We should take into account that if it takes too much time to process the requests (Lambda functions run up to 15 minutes per execution), we are not going to be able to implement lambdas. Usually, Lambdas are more expensive for the same amount of requests than an EC2, but if it is not going to be so much, and it is not going to be stable the frequency of requests, it could be cheaper at the beggining.
Eventually, we are going to use EC2 (perhaps from the first step).
Once we have EC2 instances, to track where instances are provisioned, we could use Amazon EC2 Global View. This would provide a centralized dashboard to see Amazon EC2 resources such as instances, VPCs, subnets, security groups, and volumes in all active Regions.
We could implement Kubernetes to handle the API requests with EC2.
We could use Amazon Aurora global database for scaling of database reads across Regions. We could use the Postgres Aurora database engines.
With Aurora global database, one primary Region is designated as the writer, and secondary Regions are dedicated to reads. We could have this for different parts of the world. Like one primary region for USA with their read replicas. Another one for Europe, with the same, and so on.
Implement IaC with aws-cdk or terraform, to define different infrastructure for different regions with code.
To share data between the different regions and get international data, we could send messages to a central SQS queue. Here, a lambda could take the data from that SQS queue and process it as necessary into a global central database.
To maintain visibility over an application deployed across multiple Regions and accounts, we can create a Trusted Advisor dashboard and an operations dashboard with AWS Systems Manager Explorer. The operations dashboard offers a unified view of resources, such as Amazon EC2, Amazon CloudWatch, and AWS Config data.
We can view metrics from applications and resources deployed across multiple Regions in the CloudWatch console. In this way, we could create graphs and dashboards for different regions. Cross-account functionality is also available in CloudWatch, so we can create a centralized view of dashboards, alarms, and metrics across our organization.
Points to take into account for GDPR:
- Be able to delete user data when we need to do it. We could create an endpoint that deletes the sencible data for a given user (without having to delete the whole record, in case this cause problems in the DB in general)
- Validate that people from some region can't request a database that is on another region (that is forbidden because of GDPR).
- With Lambda Edge functions we could validate things like Content security policy headers.

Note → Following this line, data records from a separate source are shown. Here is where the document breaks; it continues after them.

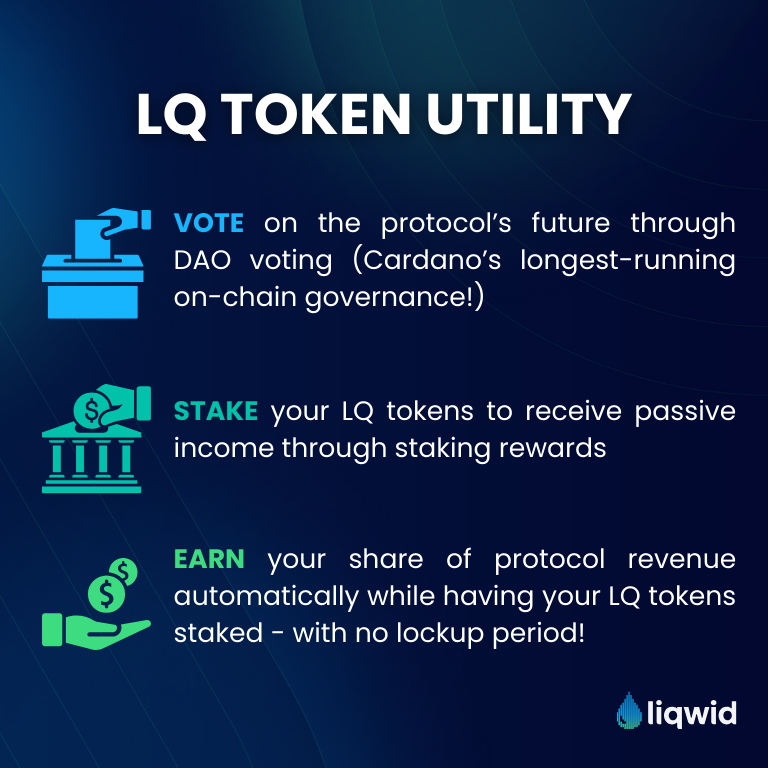 LQ TOKEN UTILITY

VOTE on the protocol's future through DAO voting (Cardano's longest-running on-chain governance!)

STAKE your LQ tokens to receive passive income through staking rewards

EARN your share of protocol revenue automatically while having your LQ tokens staked - with no lockup period!

liqwid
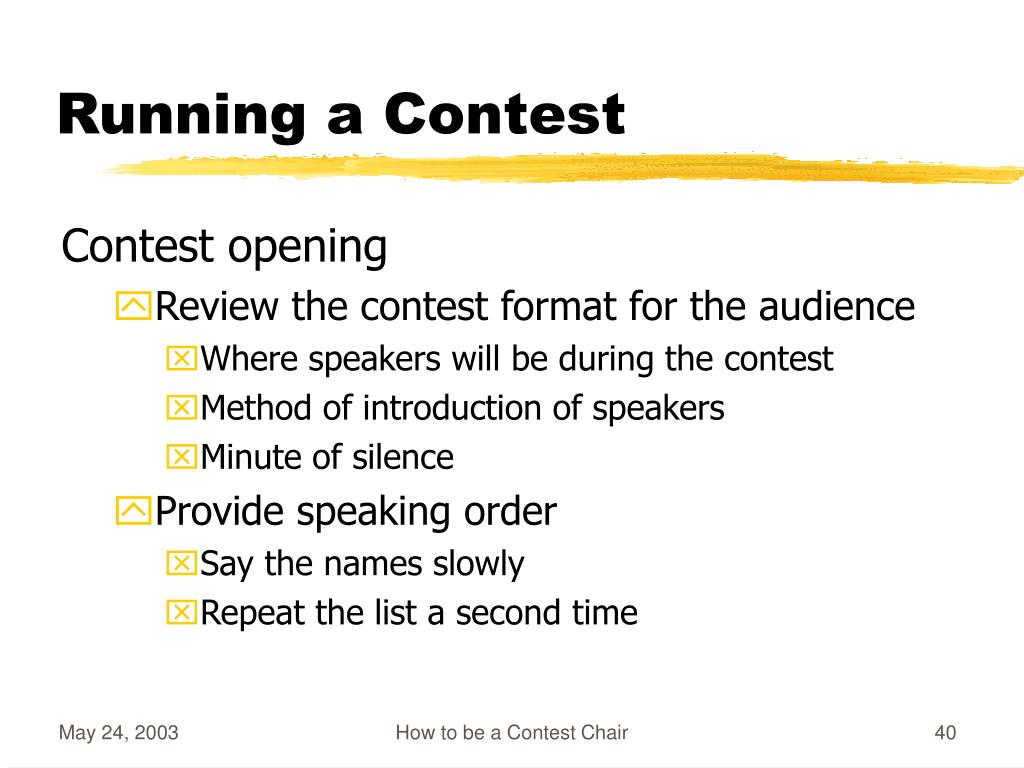 Running a Contest

Contest opening

Review the contest format for the audience

Where speakers will be during the contest

Method of introduction of speakers

Minute of silence

Provide speaking order

Say the names slowly

Repeat the list a second time

May 24, 2003

How to be a Contest Chair

40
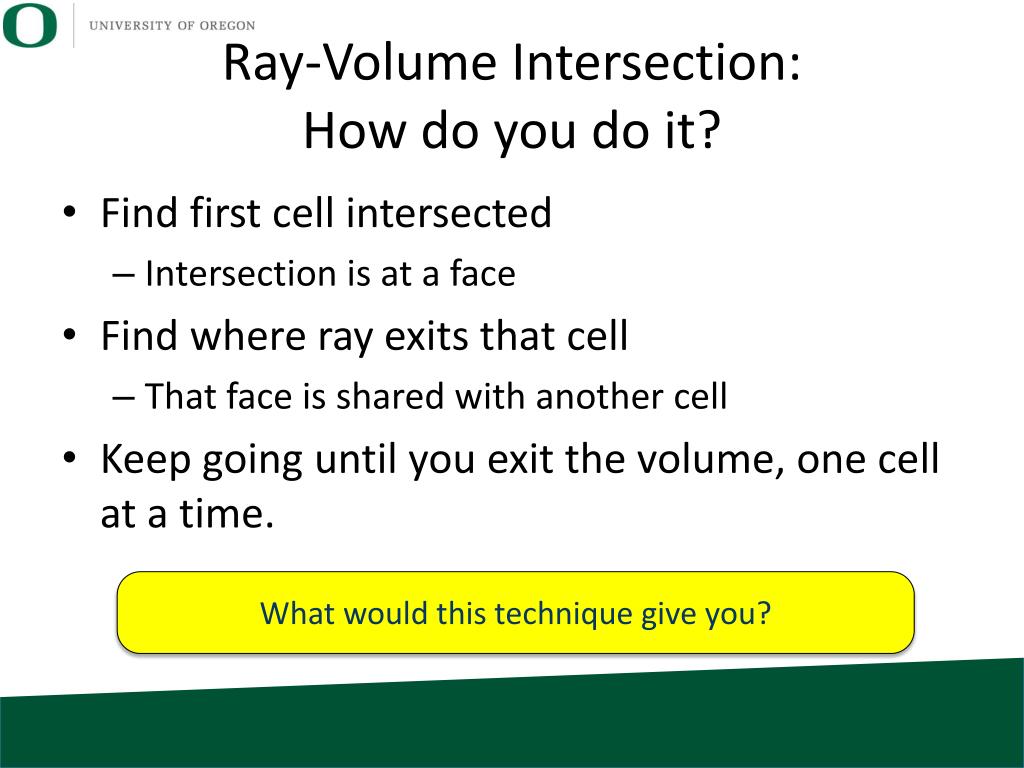 O UNIVERSITY OF OREGON

Ray-Volume Intersection: How do you do it?

• Find first cell intersected
– Intersection is at a face
• Find where ray exits that cell
– That face is shared with another cell
• Keep going until you exit the volume, one cell at a time.

What would this technique give you?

- Imagine that we need to send a file (like a PDF) to some institution. Imagine that we have to do that every time an event happens, like a user transaction. This would be for audits. In that case, we could:
- Create the file after the transaction is done in the API
- Upload that file to an S3 bucket
- A lambda function could take that file and send it to the correct destination for this institution to audit, with other data of other users.